NPV: Palliatieve zorg anders organiseren
VEENENDAAL – Artsen trainen in het voorkomen van onnodige ziekenhuisopnames van terminale patiënten kan een miljoenenbesparing opleveren in de gezondheidszorg.
Dat bedrag kan vervolgens worden gebruikt om de palliatieve zorg bij patiënten thuis en in hospices te versterken, zodat de kwaliteit van de zorg rond het levenseinde wordt vergroot.
Dat schreven de Nederlandse Patiënten Vereniging (NPV) en het Lindeboom Instituut vrijdag in een brief aan de informateur.
Jaarlijks overlijden in Nederland ruim 43.000 mensen in ziekenhuizen, terwijl er verspreid over 16 ziekenhuizen slechts 49 bedden zijn waar gespecialiseerde palliatieve zorg wordt geboden. Driekwart van de Nederlanders overlijdt bovendien bij voorkeur niet in een ziekenhuis, maar thuis.
Beide organisaties pleiten voor een eerlijke beeldvorming rond ethische onderwerpen als abortus. Het totaalaantal abortussen in Nederland schommelde de laatste jaren constant rond de 33.000, maar afgemeten aan het aantal zwangerschappen stijgt het relatieve aantal abortussen fors. Die stijging blijft vaak onderbelicht, constateren ze.

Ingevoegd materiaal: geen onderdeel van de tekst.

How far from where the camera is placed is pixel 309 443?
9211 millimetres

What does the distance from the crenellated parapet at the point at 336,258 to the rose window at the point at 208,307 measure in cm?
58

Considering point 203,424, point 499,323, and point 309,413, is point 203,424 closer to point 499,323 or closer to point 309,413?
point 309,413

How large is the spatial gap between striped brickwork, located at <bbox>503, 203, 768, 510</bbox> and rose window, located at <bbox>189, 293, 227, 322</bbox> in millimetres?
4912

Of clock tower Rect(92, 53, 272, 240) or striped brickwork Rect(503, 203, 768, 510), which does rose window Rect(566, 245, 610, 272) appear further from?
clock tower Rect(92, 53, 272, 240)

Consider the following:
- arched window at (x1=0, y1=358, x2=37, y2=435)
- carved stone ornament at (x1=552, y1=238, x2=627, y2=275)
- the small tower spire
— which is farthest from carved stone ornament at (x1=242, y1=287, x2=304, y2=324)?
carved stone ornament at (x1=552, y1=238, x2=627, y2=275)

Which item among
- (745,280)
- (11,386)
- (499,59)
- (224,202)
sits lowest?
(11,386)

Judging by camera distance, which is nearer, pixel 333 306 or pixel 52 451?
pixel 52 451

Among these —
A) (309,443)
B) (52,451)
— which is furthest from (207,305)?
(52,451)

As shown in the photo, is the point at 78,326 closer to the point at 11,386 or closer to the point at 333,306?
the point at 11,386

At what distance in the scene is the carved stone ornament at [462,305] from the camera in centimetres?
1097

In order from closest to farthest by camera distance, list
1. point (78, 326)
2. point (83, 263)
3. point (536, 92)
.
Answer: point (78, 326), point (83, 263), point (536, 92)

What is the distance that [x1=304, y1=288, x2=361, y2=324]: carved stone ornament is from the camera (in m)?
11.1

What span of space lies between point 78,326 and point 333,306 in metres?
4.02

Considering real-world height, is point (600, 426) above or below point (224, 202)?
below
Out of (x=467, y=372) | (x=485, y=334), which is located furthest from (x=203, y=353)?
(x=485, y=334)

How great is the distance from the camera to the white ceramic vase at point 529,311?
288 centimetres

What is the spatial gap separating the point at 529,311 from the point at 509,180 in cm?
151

De twee organisaties betreuren het dat de zogeheten integrale bekostiging, ondanks tal van goede voornemens, in Nederland maar mondjesmaat van de grond is gekomen. Daarbij regelt een hoofdaannemer, bijvoorbeeld een gezondheidscentrum, voor een vaste prijs de complete zorg voor groepen patiënten of zelfs een hele regio tegen zo laag mogelijke kosten en zo hoog mogelijke kwaliteit.
„Zorgverzekeraars blijken integrale bekostiging van ketenzorg niet aan te durven, omdat zij de kwaliteit van zorg naar hun oordeel onvoldoende kunnen inschatten. Maar bij de introductie van het nieuwe zorgstelsel kregen juist zij deze rol toebedeeld”, aldus de twee instanties.